After trying several approaches, here’s what I’ve settled on:

Every commit: Run deterministic tests (layer 1). These are in CI and they block merges. Fast, stable, non-negotiable.
Every prompt/model change: Run the golden set (layer 3) and compare to the previous baseline. If pass rate drops, the change needs review.
Weekly: Run the full evaluation suite (layers 2 + 3) and track trends. Output a simple report: pass rate by criteria, any new failures, average response length.
After major updates: Human review of a random sample (~20 cases).

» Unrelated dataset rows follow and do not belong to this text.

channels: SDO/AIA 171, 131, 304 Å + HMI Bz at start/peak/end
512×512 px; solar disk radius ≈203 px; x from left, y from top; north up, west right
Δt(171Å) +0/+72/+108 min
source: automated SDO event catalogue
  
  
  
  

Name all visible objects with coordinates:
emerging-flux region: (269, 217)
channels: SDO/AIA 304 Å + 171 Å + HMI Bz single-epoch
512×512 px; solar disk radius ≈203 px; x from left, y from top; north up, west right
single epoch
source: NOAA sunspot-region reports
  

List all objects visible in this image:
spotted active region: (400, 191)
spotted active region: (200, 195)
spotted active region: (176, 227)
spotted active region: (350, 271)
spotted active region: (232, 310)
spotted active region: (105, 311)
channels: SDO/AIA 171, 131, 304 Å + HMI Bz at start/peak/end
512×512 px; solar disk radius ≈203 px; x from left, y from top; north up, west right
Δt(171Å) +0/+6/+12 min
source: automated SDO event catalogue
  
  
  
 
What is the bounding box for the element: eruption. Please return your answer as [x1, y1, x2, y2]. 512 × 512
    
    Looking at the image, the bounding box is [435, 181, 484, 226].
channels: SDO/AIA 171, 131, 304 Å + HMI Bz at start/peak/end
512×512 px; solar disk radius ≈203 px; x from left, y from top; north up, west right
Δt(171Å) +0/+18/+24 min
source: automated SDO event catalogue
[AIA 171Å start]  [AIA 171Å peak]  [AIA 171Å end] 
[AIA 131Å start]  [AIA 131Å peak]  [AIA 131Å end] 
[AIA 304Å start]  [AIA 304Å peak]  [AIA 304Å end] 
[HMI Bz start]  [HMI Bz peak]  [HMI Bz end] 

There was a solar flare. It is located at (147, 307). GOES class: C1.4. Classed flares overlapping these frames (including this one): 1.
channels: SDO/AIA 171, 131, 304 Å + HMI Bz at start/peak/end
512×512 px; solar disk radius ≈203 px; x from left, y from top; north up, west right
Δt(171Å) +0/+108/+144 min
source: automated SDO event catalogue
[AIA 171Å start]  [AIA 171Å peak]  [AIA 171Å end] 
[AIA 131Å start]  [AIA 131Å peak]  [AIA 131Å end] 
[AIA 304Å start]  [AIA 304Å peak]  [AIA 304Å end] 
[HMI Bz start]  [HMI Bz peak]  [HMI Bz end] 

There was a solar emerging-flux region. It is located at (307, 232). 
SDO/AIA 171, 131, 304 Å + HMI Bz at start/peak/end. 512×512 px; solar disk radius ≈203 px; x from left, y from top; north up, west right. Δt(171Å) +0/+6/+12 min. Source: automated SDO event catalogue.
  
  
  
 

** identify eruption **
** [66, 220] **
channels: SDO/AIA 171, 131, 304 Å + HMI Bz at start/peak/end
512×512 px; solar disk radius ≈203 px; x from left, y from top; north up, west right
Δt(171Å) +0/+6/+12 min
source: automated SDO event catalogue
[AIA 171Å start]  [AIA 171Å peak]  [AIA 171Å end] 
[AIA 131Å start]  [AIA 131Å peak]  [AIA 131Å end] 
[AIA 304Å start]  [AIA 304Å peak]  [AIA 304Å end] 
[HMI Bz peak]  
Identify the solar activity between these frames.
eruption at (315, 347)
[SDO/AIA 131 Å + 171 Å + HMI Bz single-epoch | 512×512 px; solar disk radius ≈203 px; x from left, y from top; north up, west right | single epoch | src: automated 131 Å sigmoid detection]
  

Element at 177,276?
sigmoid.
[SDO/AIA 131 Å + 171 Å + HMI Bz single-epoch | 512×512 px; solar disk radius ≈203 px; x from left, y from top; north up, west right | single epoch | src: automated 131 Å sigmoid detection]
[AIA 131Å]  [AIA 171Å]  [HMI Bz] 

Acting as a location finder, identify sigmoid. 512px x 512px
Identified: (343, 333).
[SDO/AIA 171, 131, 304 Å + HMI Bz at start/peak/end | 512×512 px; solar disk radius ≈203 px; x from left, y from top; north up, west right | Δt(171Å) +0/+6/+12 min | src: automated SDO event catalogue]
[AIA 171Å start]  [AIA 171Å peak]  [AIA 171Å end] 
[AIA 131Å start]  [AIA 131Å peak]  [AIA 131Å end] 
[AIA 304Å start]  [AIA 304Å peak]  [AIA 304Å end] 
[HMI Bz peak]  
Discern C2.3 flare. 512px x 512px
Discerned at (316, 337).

Sanity check that the automated evaluation isn’t missing something.

This takes about two hours a week of human time. That’s a small investment for the confidence it provides.

What I wish more teams did

Version your prompts. Every prompt change should be a tracked commit with a diff. When quality regresses, you need to know which prompt version caused it. I keep prompts in version-controlled files, not in application code.

Track quality over time. A single evaluation run is a snapshot. A time series of evaluation results shows trends. Is quality gradually degrading? Did a model provider update cause a step change? You can’t answer these without historical data.

Test adversarial inputs. Your golden set should include attempts to jailbreak, confuse, or extract system prompts. These aren’t hypothetical attacks. They’re things real users will try.

LLM testing isn’t about proving the model is correct. It’s about building enough evidence that the system behaves acceptably across the inputs that matter. Layers, properties, golden sets, and a consistent cadence. That’s the strategy.